Top 4 Documentation Mistakes Physicians Make And Why It’s Dangerous

  • Healthcare Management
  • HCAHPS - medical management
  • August 25, 2021

Proper documentation in healthcare is crucial not only for your patient's health but also audits, insurance claims and malpractice.

Be On The Look Out For Documentation Mistakes

A hospital, specialist clinic, or ambulatory surgery center (ASC) is a time-sensitive place. Doctors and nurses can see hundreds of patients a day, with many patients requiring swift action. Despite the patient’s status, documenting the medical process is a common thread that runs through all hospitals. Unfortunately, documentation mistakes are common and can be costly.

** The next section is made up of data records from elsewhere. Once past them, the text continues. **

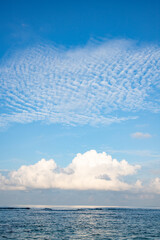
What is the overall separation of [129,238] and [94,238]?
7061mm

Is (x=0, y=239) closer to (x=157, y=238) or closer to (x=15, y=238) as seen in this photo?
(x=15, y=238)

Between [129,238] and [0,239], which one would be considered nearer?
[0,239]

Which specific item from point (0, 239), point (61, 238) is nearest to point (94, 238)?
point (61, 238)

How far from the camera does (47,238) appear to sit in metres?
45.0

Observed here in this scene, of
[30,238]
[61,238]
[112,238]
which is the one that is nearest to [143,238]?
[112,238]

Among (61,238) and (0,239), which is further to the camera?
(61,238)

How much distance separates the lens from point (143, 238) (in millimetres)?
46469

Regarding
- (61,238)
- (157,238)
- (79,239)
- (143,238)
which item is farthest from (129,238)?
(61,238)

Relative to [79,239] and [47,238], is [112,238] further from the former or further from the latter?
[47,238]

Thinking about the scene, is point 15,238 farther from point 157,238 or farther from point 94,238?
point 157,238

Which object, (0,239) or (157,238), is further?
(157,238)

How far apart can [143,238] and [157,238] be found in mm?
2891

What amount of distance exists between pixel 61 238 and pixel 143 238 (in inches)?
652

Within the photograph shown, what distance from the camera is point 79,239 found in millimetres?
44062
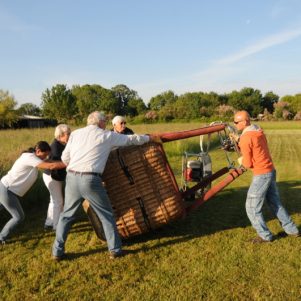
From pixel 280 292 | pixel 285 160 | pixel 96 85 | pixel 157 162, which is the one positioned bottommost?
pixel 285 160

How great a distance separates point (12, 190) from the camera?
18.1ft

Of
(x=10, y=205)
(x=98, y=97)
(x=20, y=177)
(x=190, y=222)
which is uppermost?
(x=98, y=97)

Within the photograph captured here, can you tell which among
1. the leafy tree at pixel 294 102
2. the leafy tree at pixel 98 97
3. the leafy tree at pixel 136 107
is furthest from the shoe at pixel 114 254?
the leafy tree at pixel 136 107

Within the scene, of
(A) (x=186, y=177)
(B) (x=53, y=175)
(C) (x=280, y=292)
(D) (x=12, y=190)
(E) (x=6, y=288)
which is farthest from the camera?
(A) (x=186, y=177)

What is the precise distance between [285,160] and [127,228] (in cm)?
1160

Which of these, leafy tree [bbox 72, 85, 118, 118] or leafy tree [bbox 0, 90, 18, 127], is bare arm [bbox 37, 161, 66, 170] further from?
leafy tree [bbox 72, 85, 118, 118]

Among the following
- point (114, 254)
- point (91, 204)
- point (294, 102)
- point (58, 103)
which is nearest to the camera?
point (91, 204)

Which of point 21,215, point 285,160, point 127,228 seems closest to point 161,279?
point 127,228

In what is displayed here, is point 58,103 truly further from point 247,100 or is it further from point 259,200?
point 247,100

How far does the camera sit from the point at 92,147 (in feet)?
15.3

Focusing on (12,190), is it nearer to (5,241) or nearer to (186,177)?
(5,241)

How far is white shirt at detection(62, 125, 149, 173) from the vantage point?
4.67 meters

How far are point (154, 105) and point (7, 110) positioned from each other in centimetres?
5602

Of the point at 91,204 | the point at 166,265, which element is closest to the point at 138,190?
the point at 91,204
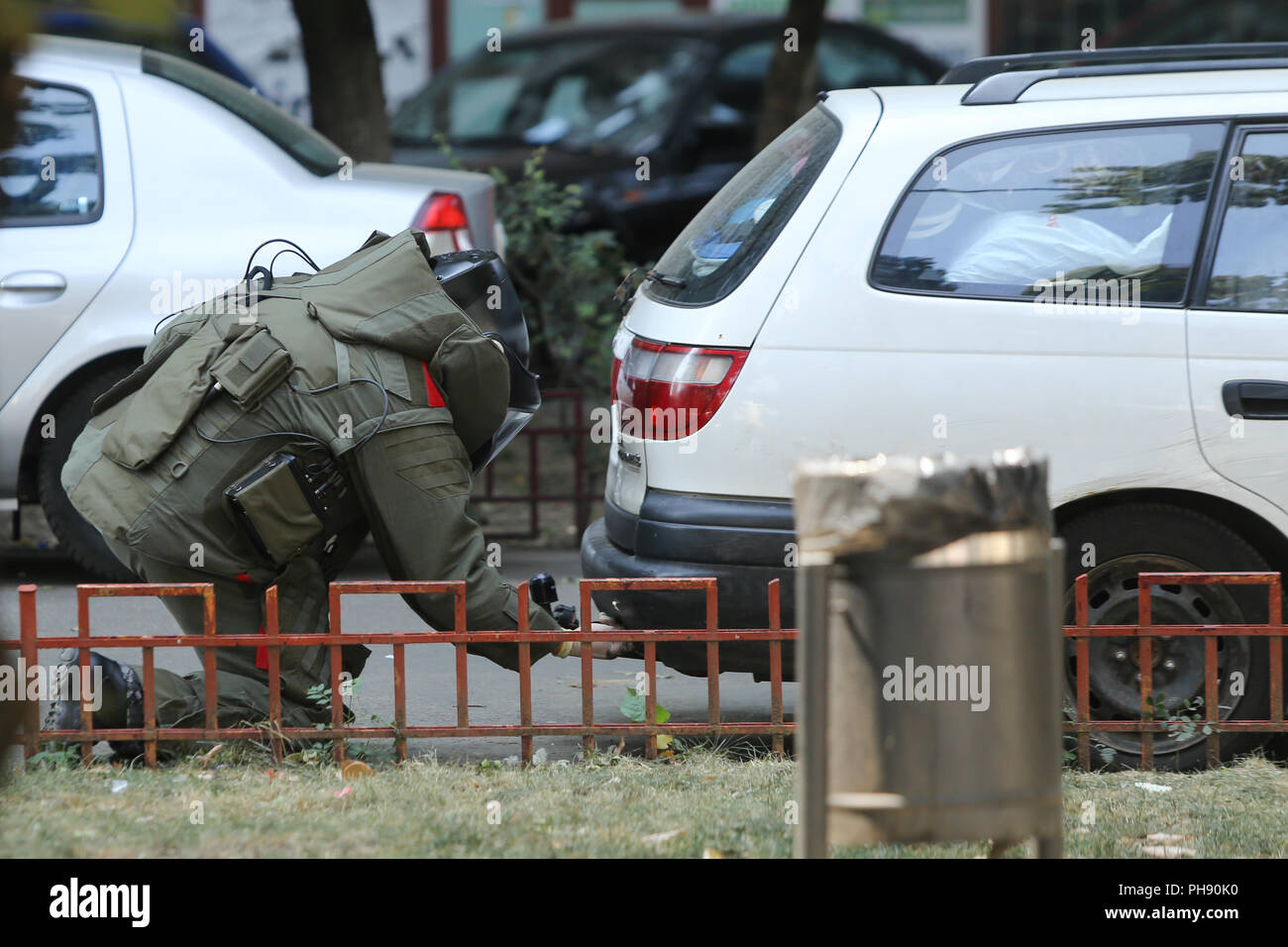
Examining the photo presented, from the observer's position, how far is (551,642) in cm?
393

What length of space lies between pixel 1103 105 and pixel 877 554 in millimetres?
2073

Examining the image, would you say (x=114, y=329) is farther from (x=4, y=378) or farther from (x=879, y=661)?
(x=879, y=661)

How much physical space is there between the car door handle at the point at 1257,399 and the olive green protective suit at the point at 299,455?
176cm

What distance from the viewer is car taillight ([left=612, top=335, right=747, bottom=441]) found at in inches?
155

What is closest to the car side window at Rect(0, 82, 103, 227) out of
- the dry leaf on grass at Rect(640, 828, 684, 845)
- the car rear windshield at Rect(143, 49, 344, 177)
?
the car rear windshield at Rect(143, 49, 344, 177)

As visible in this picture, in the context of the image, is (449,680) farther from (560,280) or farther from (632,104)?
(632,104)

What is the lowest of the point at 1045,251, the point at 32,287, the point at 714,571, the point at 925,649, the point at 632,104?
the point at 714,571

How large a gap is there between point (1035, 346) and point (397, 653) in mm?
1720

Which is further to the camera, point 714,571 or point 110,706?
point 714,571

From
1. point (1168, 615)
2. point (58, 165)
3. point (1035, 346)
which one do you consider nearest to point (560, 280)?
point (58, 165)

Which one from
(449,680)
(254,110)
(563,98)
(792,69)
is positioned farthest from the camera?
(563,98)

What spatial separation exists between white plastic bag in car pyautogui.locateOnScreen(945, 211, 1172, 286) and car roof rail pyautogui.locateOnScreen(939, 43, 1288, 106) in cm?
33

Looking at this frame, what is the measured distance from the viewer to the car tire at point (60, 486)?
5820mm

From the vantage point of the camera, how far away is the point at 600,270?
7.77 meters
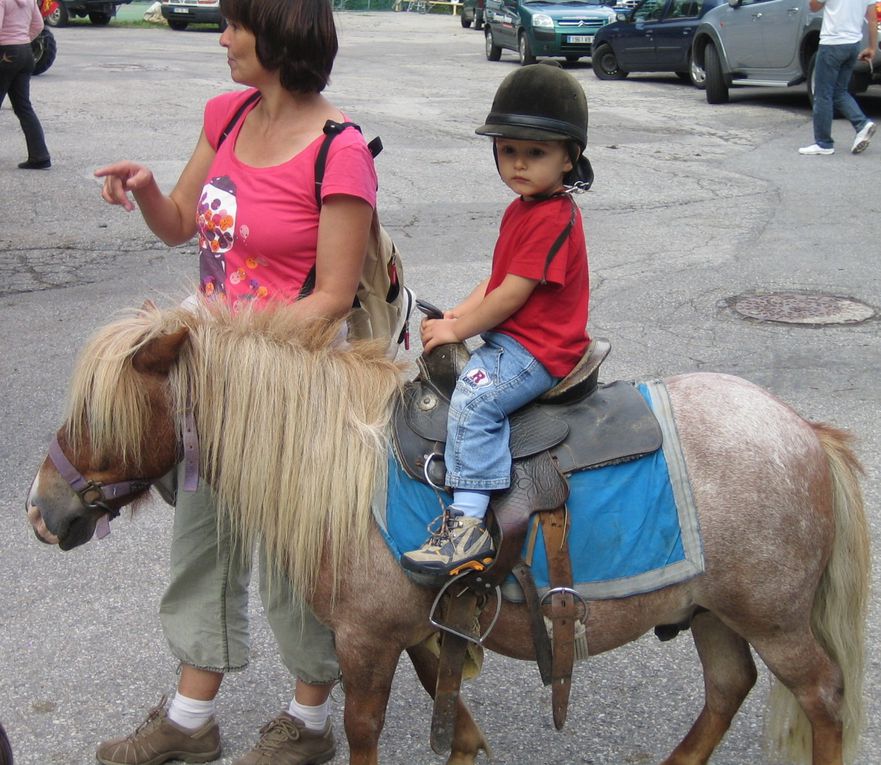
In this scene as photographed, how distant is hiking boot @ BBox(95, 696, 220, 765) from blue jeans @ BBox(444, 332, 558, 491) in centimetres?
128

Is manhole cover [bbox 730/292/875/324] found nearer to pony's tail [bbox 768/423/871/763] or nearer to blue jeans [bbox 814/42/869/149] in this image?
pony's tail [bbox 768/423/871/763]

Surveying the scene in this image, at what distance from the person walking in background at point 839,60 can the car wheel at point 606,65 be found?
767 cm

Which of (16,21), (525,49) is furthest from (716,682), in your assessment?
(525,49)

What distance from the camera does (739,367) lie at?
5.89 metres

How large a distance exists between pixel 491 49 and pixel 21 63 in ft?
47.3

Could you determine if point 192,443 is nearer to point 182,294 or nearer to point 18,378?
point 182,294

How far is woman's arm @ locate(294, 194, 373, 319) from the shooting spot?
8.71 ft

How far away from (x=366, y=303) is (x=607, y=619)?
1064mm

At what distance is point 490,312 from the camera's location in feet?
8.14

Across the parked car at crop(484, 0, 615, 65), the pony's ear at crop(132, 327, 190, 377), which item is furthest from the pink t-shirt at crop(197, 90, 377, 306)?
the parked car at crop(484, 0, 615, 65)

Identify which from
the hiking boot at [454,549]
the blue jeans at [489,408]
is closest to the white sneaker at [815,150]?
the blue jeans at [489,408]

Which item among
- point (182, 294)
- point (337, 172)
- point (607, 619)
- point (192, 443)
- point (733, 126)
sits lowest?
point (733, 126)

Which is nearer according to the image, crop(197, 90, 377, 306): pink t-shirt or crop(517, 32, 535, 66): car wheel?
crop(197, 90, 377, 306): pink t-shirt

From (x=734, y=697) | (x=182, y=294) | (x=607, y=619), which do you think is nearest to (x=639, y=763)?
(x=734, y=697)
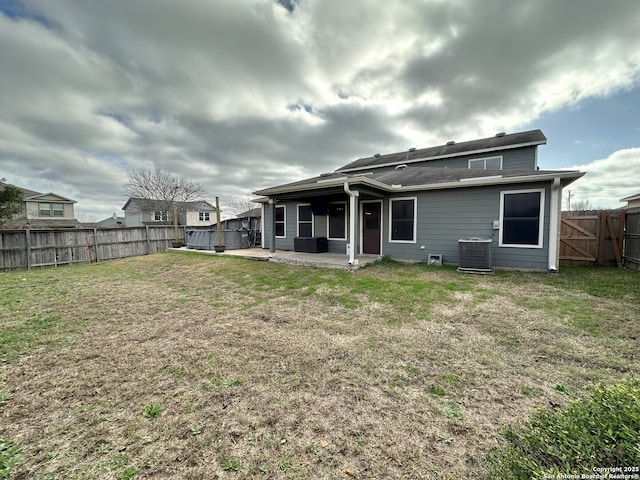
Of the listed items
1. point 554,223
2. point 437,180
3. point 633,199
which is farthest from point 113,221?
point 633,199

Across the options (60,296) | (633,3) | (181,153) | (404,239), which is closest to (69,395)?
(60,296)


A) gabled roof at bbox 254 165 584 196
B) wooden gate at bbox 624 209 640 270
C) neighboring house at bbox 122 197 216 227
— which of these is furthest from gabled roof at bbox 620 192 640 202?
neighboring house at bbox 122 197 216 227

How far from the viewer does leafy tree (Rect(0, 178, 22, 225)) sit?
9.54 meters

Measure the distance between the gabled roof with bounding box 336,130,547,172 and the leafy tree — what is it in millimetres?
15331

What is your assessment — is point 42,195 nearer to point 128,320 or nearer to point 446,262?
point 128,320

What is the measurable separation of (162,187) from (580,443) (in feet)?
102

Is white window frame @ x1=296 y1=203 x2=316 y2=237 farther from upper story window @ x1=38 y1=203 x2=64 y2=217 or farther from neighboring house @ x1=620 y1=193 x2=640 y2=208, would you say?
upper story window @ x1=38 y1=203 x2=64 y2=217

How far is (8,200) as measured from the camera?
31.6 feet

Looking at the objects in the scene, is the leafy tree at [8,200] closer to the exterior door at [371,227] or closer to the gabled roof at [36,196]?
the exterior door at [371,227]

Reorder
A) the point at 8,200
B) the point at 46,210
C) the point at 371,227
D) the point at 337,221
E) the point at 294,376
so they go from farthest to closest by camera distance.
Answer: the point at 46,210
the point at 337,221
the point at 8,200
the point at 371,227
the point at 294,376

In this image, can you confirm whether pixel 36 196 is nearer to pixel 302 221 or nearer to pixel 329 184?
pixel 302 221

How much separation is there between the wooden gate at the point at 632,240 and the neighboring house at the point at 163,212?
1122 inches

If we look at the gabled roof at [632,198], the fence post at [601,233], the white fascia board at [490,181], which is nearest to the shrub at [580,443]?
the white fascia board at [490,181]

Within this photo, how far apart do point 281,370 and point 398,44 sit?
953 centimetres
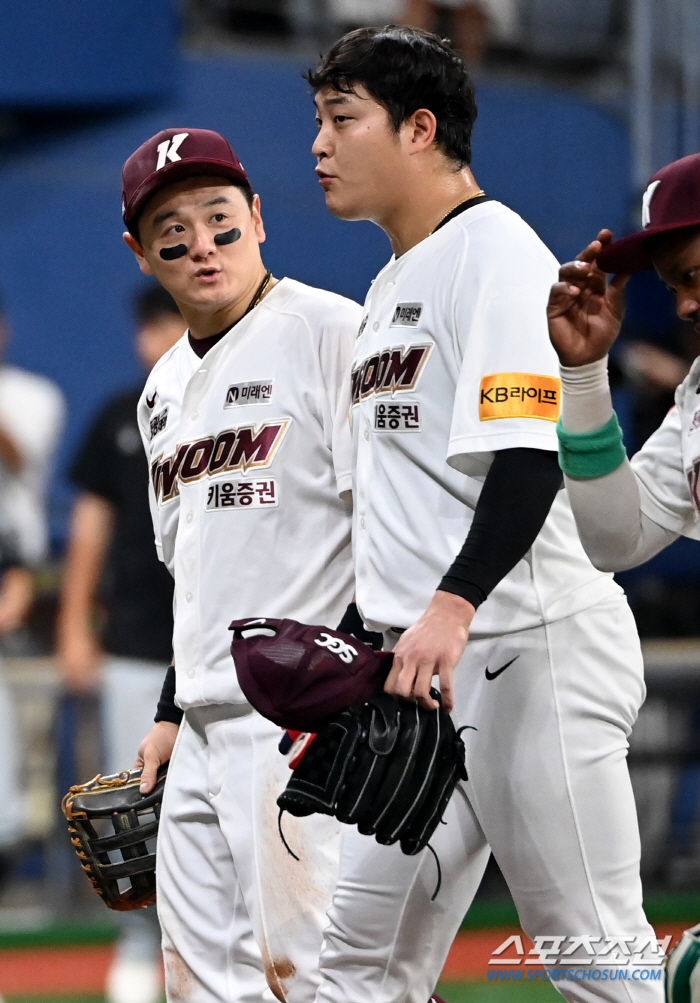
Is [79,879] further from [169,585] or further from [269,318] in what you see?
[269,318]

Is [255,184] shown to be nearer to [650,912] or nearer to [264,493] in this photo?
[650,912]

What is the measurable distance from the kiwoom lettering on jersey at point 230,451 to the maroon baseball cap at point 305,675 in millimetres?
555

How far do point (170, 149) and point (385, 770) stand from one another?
126cm

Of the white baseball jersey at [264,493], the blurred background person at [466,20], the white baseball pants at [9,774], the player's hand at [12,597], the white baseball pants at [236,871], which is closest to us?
the white baseball pants at [236,871]

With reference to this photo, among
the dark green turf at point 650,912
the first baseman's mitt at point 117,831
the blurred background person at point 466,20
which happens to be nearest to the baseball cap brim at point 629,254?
the first baseman's mitt at point 117,831

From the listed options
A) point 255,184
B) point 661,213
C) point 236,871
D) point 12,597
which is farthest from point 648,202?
point 255,184

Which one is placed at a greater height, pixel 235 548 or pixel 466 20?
pixel 466 20

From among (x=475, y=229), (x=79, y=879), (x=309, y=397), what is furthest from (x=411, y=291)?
(x=79, y=879)

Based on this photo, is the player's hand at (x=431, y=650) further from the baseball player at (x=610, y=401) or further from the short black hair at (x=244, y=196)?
the short black hair at (x=244, y=196)

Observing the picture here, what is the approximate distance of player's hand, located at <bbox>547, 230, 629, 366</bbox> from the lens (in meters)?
1.97

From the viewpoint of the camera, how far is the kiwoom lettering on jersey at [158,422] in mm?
2779

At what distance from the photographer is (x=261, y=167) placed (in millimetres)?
7391

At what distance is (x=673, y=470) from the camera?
83.9 inches

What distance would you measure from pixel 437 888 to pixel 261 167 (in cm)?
568
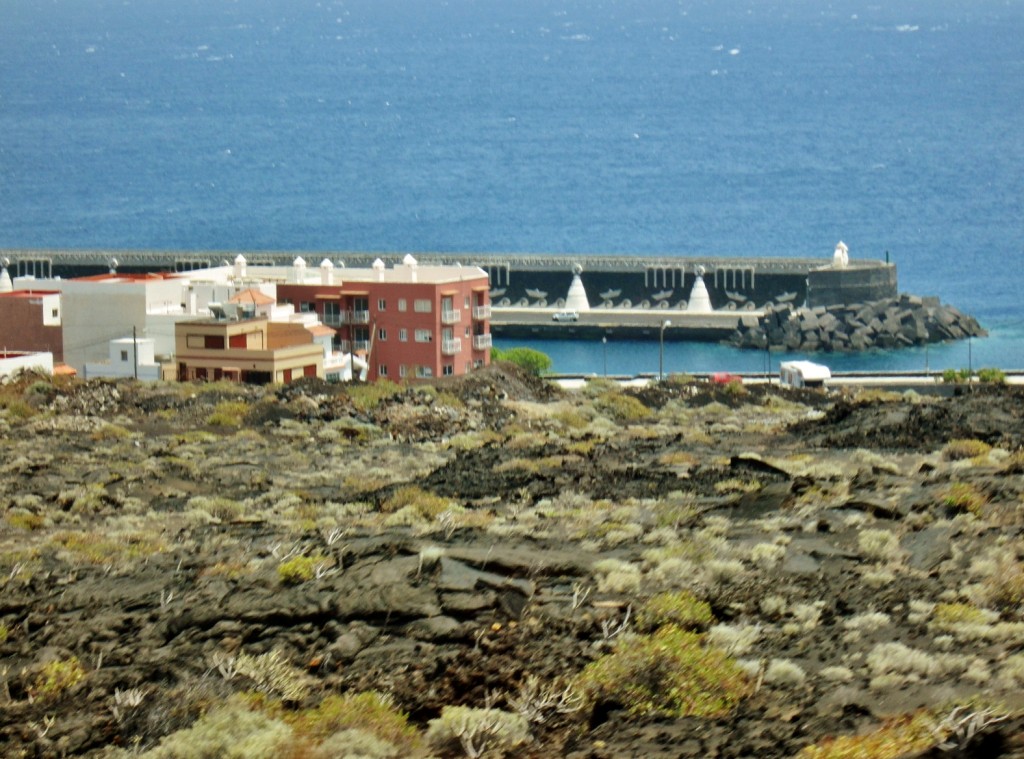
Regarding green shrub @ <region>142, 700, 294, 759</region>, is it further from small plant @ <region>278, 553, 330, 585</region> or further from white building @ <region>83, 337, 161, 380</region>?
white building @ <region>83, 337, 161, 380</region>

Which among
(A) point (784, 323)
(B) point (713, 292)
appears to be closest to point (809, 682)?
(A) point (784, 323)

viralmd healthcare marketing Top 4 Documentation Mistakes In Healthcare And How To Change

Common consequences of poor medical documentation

When a patient enters a hospital, doctors, nurses, and other support staff update medical charts. About 1 in 10 hospital visits includes a medication error. In addition, incomplete or inaccurate data can lead to insurance concerns, including reduced reimbursement. Most of all, patients can get the wrong or improper care, leading to life-threatening consequences. Imagine a malpractice suit coming from something as simple as a lack of documentation. There are 4 common mistakes staff should look out for and correct quickly.

1. Incorrect abbreviations

Hospitals have jargon and code to quickly outline a patient’s condition and medical needs. But, in haste, doctors can sometimes use code that’s not standard throughout the hospital. The code may be common in private practice, for example. The wrong abbreviation leads to the wrong diagnosis or treatment from another doctor. There should be approved abbreviations for nurses and physicians that come from the management team.

2. Illegible handwriting

Something as simple as illegible handwriting from a physician or nurse can be costly. Physicians are focused on caring for patients. Moving from patient to patient this quickly leaves little time to write. As a result, a doctor or nurse can place a treatment or condition that looks similar to another. In some cases, the handwriting slows down care if someone else needs to verify the info or reimbursement is necessary. Moving to computerized documentation can reduce the chances of illegible handwriting.

3. Incomplete instructions

Medical charts contain the current status of the patient and instructions for care. Incorrect or incomplete instructions can mean inconsistent treatment before and after the hospital visit. Patients can go through unnecessary tests, which can be painful or even dangerous. There’s also a chance of readmissions and low HCAHPS scores.

4. Not completing documentation

Incomplete documentation affects factors like aftercare and insurance. For example, insurance auditors need accurate documentation to support the claims submitted by the hospital. This lack of info can lead to delayed or incorrect reimbursements. Incomplete documentation could also mean patients have to relay information again or receive unnecessary treatments. Being specific on a patient’s condition means getting buy-in from medical staff at all levels. Encourage the team to be as detailed as possible.

Changing these documentation issues

There are a few steps hospitals can take to decrease the chances of documentation mistakes. At the top of the list, hospitals need a collaborative approach to accurate records with doctors and nursing. Some other effective strategies include:

  • Constant quality checks from a clinical documentation improvement or CDI specialist team
  • Assessments of the current rate of errors in documentation
  • Computerized documentation
  • Providing doctors and nurses more time to complete documents.
  • Providing proper documentation training from inception

Investing time and resources can improve productivity, performance, and the bottom line.

Proper documentation matters

When hospitals have excessive documentation errors or fail to locate mistakes, the results can be dangerous. Patients could receive the wrong care or inadequate care. There could be a loss of revenue or incorrect insurance claims. And in serious cases, a patient’s death can lead to claims of malpractice. There’s so much at stake in a hospital. All hospitals should put resources into educating the team and reducing mistakes.